Output all of the records word for word and drop the images.
*** Opening of Input records ***
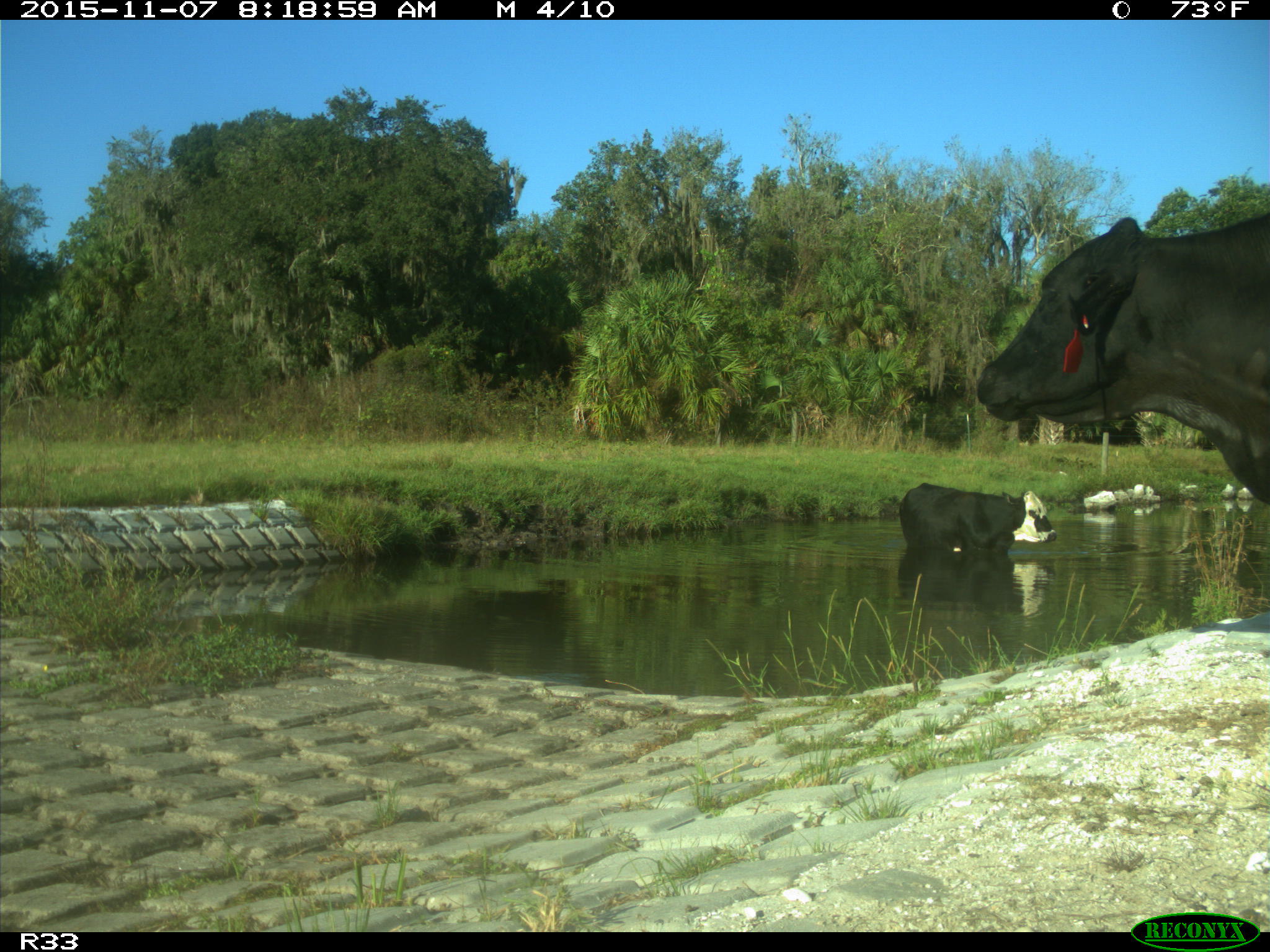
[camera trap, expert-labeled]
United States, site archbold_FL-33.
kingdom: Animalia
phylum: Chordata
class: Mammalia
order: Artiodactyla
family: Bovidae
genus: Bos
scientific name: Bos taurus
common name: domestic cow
*** Close of Input records ***
» **Solution to this problem**:
[camera trap, expert-labeled]
United States, site archbold_FL-33.
kingdom: Animalia
phylum: Chordata
class: Mammalia
order: Artiodactyla
family: Bovidae
genus: Bos
scientific name: Bos taurus
common name: domestic cow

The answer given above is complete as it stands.